Add the following scrape job config to the scrape_configs
section of your prometheus.yml
configuration file:
- job_name: node
static_configs:
- targets: ['linux_machine_IP_address:9100']
Replace linux_machine_IP_address
with the IP address of the machine running Node Exporter. If you’re running Prometheus on the same machine, this will be localhost
.
You will have to restart promtheus to apply the changes:
sudo systemctl restart prometheus
If you don’t have a prometheus.yml
configuration file, create a simple one using your favorite text editor. Open your preferred text editor and paste in the following Prometheus configuration:
global:
scrape_interval: 15s
scrape_configs:
- job_name: node
static_configs:
- targets: ['linux_machine_IP_address:9100']
This configuration tells Prometheus to scrape all jobs every 15 seconds. The only configured scrape job is called node
and defines a linux_machine_IP_address:9100
target. By default, Prometheus will scrape the /metrics
endpoint using HTTP.
Save and close the file. You can then run Prometheus with the file using the following command:
./prometheus --config.file=./prometheus.yml
Step 5: Configuring recording rules
Using recording rules, you can precompute and cache frequently queried metrics. For example, if a dashboard panel uses a computationally intensive query like a rate()
, you can create a recording rule that runs at a regular reduced interval and saves the result of the intensive query in a new time series. This avoids fetching and computing data every time the dashboard gets refreshed. To learn more about Prometheus recording rules, please see Recording Rules from the Prometheus docs.
You should load the following recording rules before loading the dashboards in this guide. The dashboard queries use recording rules to reduce load on the Prometheus or Grafana Cloud Metrics servers, depending on where you’re evaluating the rules.

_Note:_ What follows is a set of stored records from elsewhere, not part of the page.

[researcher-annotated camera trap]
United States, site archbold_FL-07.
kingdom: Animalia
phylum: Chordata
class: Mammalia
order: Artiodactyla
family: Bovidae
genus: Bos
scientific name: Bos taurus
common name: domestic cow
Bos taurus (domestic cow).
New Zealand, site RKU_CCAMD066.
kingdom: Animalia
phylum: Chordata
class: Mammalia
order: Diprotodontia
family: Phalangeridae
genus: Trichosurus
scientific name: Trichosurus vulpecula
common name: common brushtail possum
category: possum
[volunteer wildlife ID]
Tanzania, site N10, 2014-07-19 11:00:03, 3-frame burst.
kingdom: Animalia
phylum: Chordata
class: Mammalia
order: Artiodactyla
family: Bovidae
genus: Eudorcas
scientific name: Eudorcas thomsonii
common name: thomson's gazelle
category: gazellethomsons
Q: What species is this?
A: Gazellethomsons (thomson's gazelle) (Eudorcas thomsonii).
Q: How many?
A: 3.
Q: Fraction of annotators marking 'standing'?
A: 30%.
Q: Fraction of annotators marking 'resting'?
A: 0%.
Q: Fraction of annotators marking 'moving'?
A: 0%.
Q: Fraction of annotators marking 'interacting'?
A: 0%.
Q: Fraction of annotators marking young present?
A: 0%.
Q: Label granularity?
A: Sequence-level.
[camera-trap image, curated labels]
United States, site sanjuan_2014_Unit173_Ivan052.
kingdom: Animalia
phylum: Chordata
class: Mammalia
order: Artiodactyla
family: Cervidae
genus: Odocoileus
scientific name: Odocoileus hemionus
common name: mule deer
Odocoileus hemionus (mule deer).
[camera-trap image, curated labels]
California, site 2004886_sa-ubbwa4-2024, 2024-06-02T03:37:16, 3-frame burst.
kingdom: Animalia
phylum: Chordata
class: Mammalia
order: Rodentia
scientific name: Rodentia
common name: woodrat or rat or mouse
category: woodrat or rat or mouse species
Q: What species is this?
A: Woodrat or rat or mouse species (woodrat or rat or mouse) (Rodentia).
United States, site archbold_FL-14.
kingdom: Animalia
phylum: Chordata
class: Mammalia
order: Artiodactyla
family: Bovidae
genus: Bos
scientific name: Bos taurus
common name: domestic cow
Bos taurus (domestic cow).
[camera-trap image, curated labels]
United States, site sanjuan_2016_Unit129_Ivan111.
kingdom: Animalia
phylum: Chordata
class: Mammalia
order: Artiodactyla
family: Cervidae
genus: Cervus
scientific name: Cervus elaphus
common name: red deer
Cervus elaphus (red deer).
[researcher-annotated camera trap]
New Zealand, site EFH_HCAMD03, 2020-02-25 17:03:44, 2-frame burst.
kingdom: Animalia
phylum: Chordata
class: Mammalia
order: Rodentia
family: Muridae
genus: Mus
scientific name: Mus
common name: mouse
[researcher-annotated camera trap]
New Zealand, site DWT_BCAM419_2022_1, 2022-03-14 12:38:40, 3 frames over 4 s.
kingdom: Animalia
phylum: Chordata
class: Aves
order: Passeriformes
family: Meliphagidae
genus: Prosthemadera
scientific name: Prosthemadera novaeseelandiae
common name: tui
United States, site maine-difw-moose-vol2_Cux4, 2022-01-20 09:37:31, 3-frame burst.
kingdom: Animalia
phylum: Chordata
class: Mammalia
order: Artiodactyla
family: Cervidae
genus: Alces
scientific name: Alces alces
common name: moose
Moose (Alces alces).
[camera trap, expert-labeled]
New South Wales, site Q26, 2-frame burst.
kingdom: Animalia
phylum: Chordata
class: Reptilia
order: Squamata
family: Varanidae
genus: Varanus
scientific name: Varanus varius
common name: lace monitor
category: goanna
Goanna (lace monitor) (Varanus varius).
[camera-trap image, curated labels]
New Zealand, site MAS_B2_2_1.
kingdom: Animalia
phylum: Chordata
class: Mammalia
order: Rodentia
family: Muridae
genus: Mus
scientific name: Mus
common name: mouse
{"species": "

You can fetch the recording rule YAML file here.
Load recording rules into Prometheus
To load recording rules into Prometheus, add the following to your prometheus.yml
configuration file:
rule_files:
- "node_exporter_recording_rules.yml"
Be sure to replace node_exporter_recording_rules.yml
with the path to your Node Exporter recording rules YAML file.
Step 6: Configuring dashboards
Get the dashboard here – dashboard 1860. Make sure you have added the prometheus data source then use it for the dashboard. You should start seeing metrics stream in.
Step 7: Configuring alerts
With Prometheus alerting rules, you can define alerts that fire when PromQL expressions breach some threshold or satisfy specified conditions over a period of time. For example, you can define a HighRequestLatency
alert that fires when a request latency metric is greater than some threshold over a period of time. As soon as the alerting condition is triggered, the alert moves into Pending
state. After satisfying the condition for the period of time defined by the for
parameter, the alert moves into Firing
state. You can configure routing and notifications for firing alerts using a tool like Alertmanager. Alertmanager is also built-in to Grafana Cloud.
You can fetch the alerting rule YAML file here.
Load alerting rules into Prometheus
To load alerting rules into Prometheus, add the following to your prometheus.yml
configuration file:
rule_files:
- "node_exporter_alerting_rules.yml"
Be sure to replace node_exporter_alerting_rules.yml
with the path to your Node Exporter alerting rules YAML file.
Conclusion
In this guide we installed and ran Node Exporter on our Linux machine. We then configured Prometheus to scrape the system metrics exposed by Node Exporter. We loaded recording rules and alerting rules into Prometheus, and finally imported Grafana dashboards to visualize your Linux system metrics.